The broad leaved woodland supports a greater diversity of birdlife with all three woodpeckers, Nuthatch, Treecreeper, Tawny Owl, Buzzard, tits and finches all resident.
The conifers are not without their share. Flocks of tits and Goldcrests are common. Redpoll and Siskin are also present.
Rivers and Reservoirs
There are three reservoirs and many significant rivers with numerous tributaries due to the high rainfall on Exmoor.
Along the rivers there are respectable populations of Dipper, Kingfisher and Grey Wagtail. Common Sandpipers, Green Sandpipers and Sand Martins appear along the river edges.
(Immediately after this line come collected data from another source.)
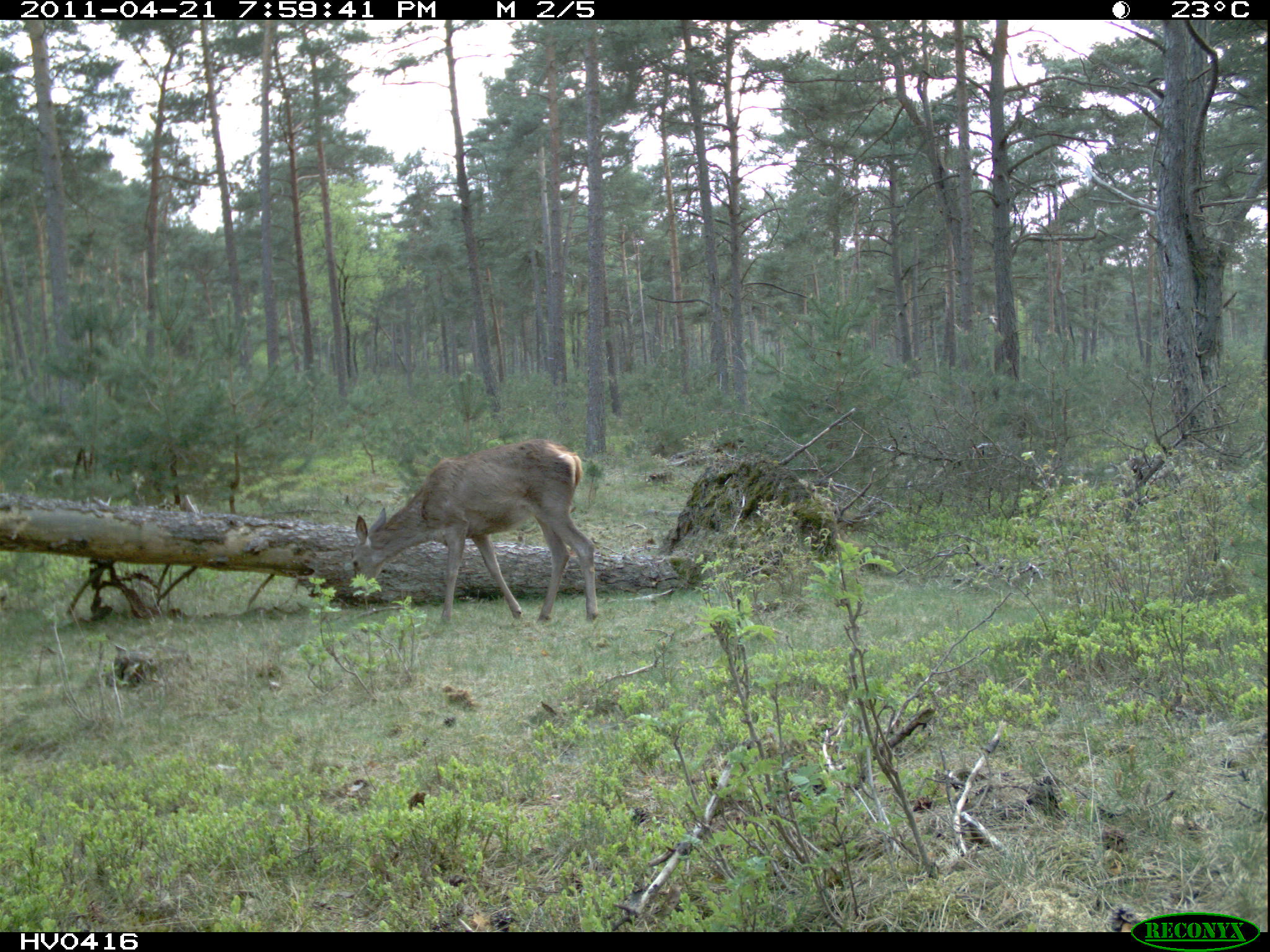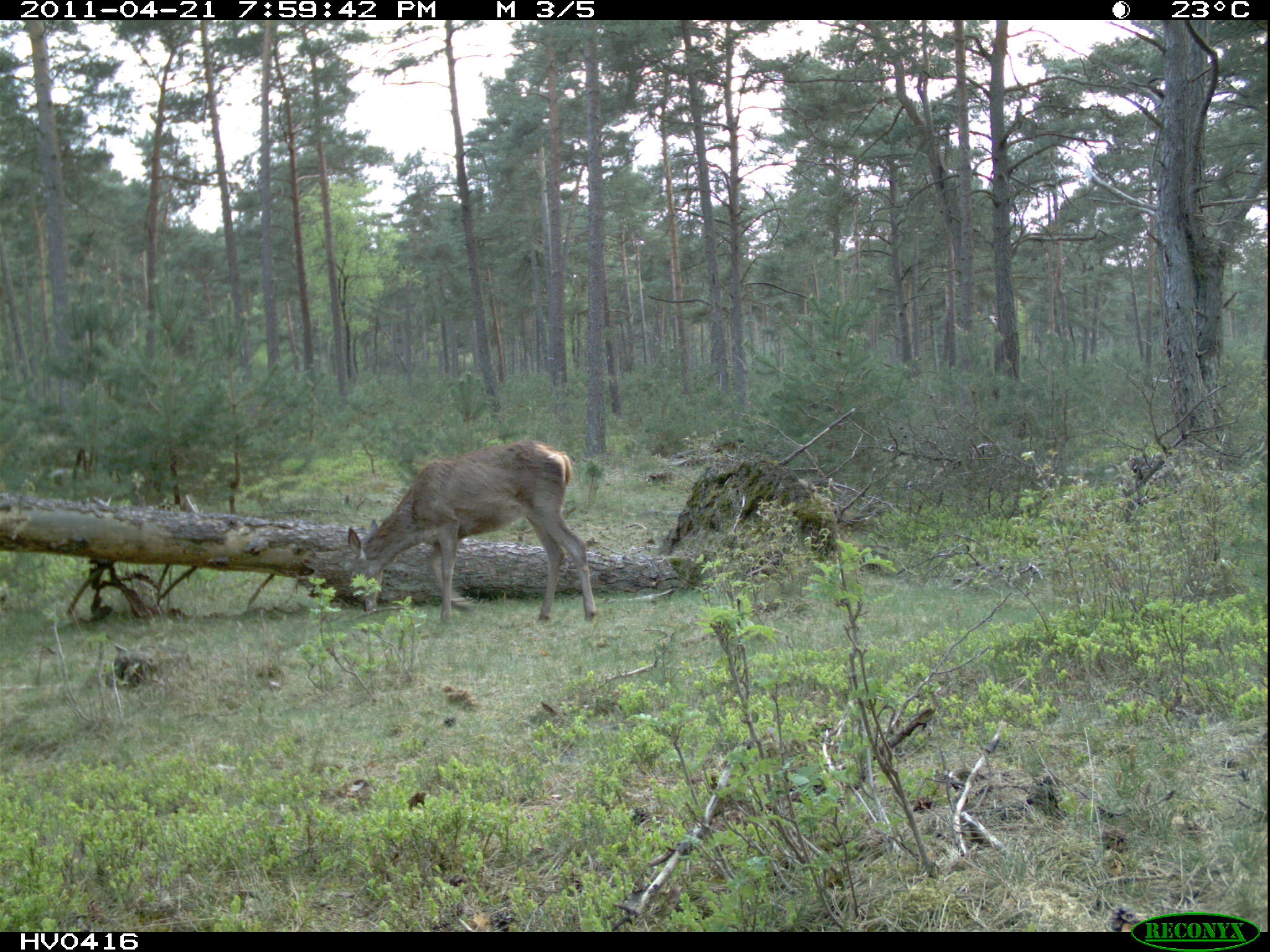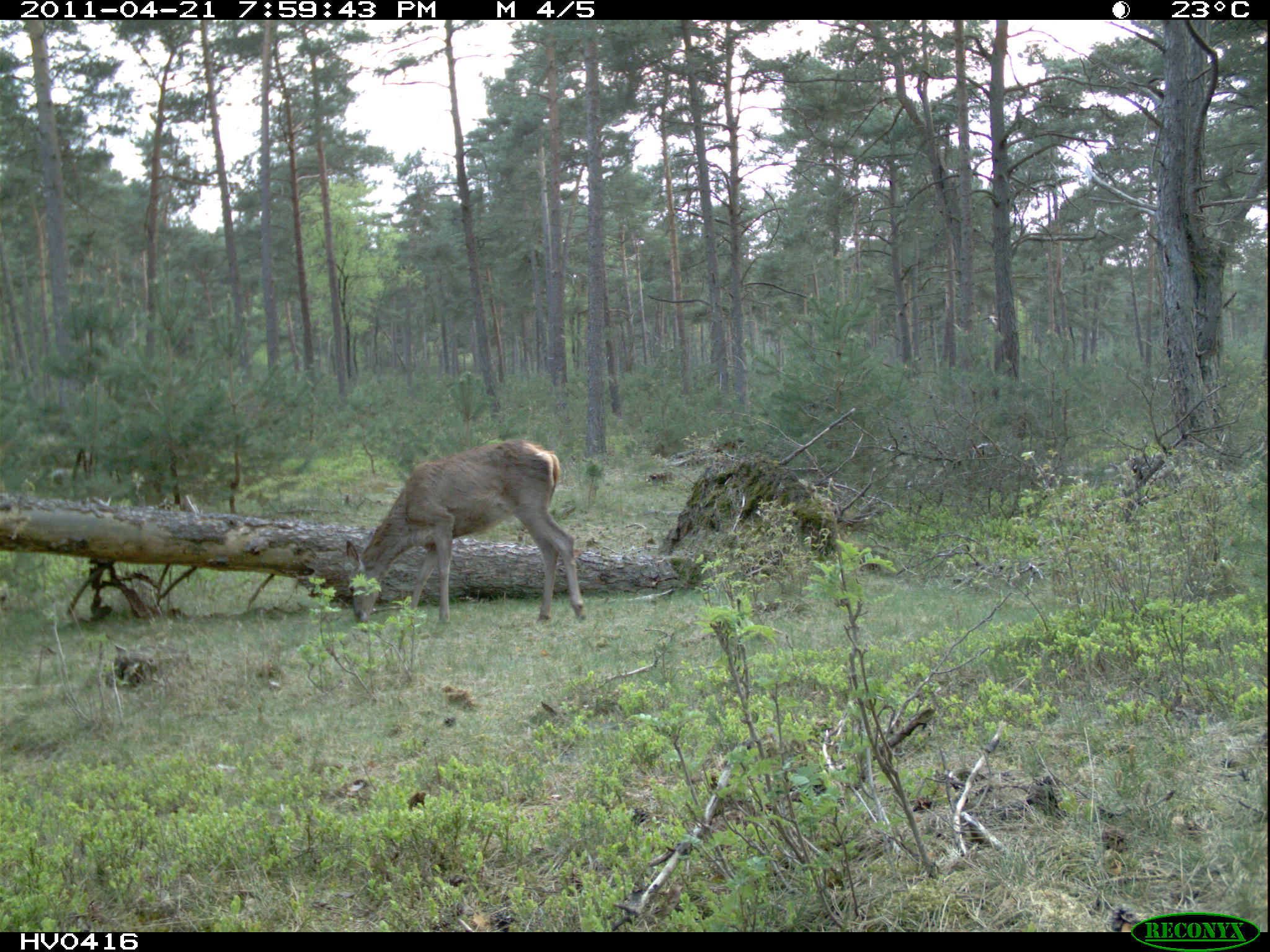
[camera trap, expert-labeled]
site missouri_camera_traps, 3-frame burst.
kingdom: Animalia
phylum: Chordata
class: Mammalia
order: Artiodactyla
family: Cervidae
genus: Cervus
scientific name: Cervus elaphus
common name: red deer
Red deer (Cervus elaphus). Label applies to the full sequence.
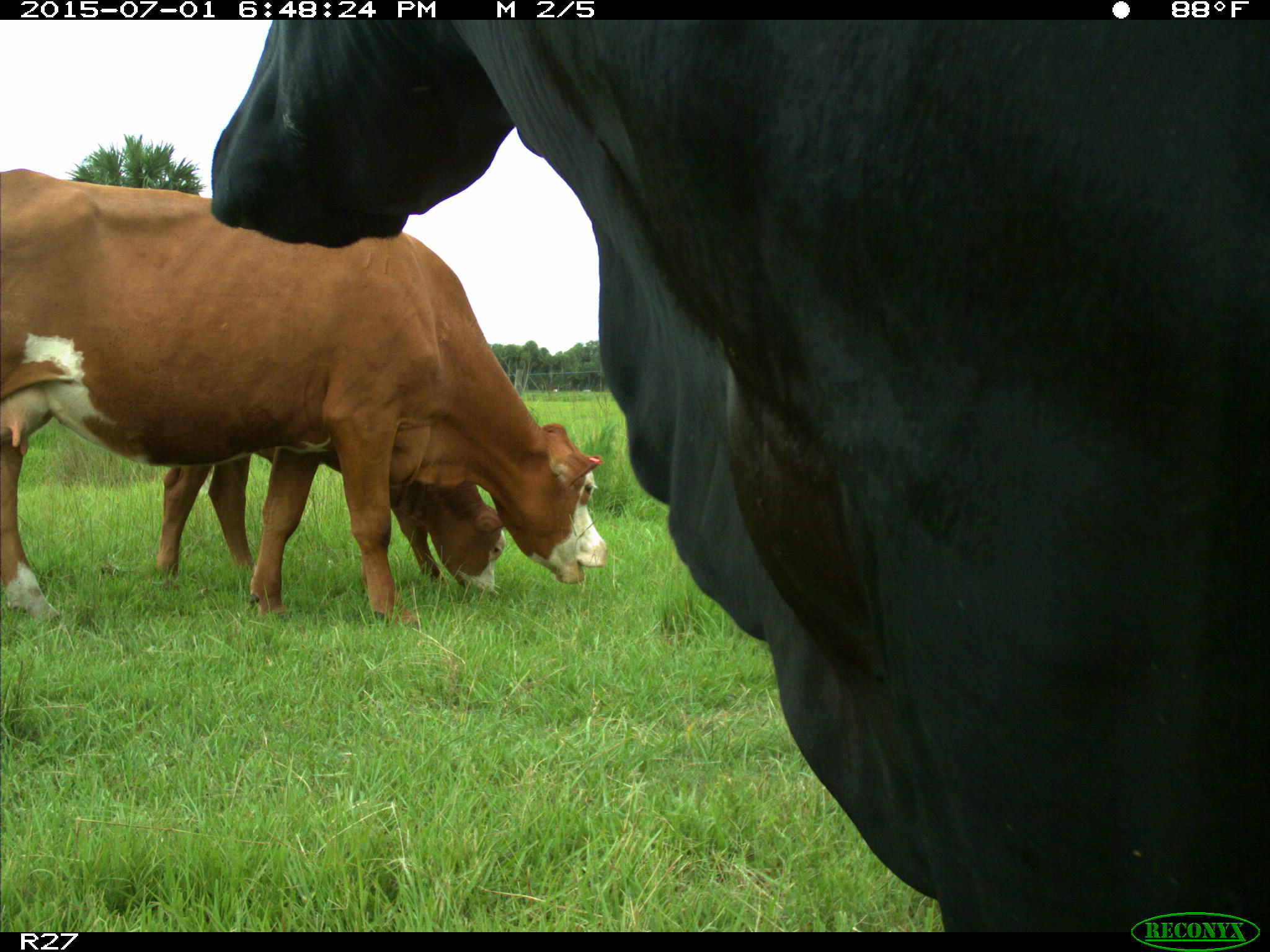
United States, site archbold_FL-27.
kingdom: Animalia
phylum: Chordata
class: Mammalia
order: Artiodactyla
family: Bovidae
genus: Bos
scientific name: Bos taurus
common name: domestic cow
The largest reservoir is Wimbleball which also supports the greatest number of bird species. In winter, duck are present depending on the weather and regularly include Mallard, Teal, Wigeon, Pochard, Tufted Duck, Goosander and Goldeneye. Less commonly Scaup, Gadwall, Shoveller and Common Scoter may be around. The lake is home to a large flock of Canada and more exotic Geese.
Waders are rare but Green, Common and Wood Sandpipers, Greenshank, Spotted Ringed Plover have been seen on passage. Dunlin, Ringed Plover and Redshank are regular visitors. Around the lake are breeding habitats for Wood Warbler, Pied Flycatcher, Whinchat, Raven and Willow Tit.
The other reservoirs are smaller and do not boast such a wide range of species. Nutscale has Scaup, Pochard and Goosander. The surrounding area is home to Buzzard, Raven, Redstart, Grey Wagtail, Dipper and Cuckoo as well as commoner birds.
The moorland areas of Exmoor total about 47,000 acres. The landscape is harsh and inhospitable particularly in the winter. As a result many resident birds move to lower altitudes at that time of year.
Meadow Pipit and Skylark are common. Red Grouse are feared to be near extinct but there have been a few sightings in the vicinity of Dunkery. During the summer the moorland erupts with Stonechat, Tree Pipit, Whinchat, Wheatear, Cuckoo and Lapwing being among the species that breed. The Ring Ouzel has become increasingly rare but the Dartford Warbler is no longer an unusual sight.
There are a good number of raptors with Hobby and Merlin breeding on the moor as well as the Buzzards, Kestrels and Sparrowhawks.
Occasional visitors are Hen and Montagu’s Harrier, Red Kite, Great Shrike, Snow Bunting and Dotterel.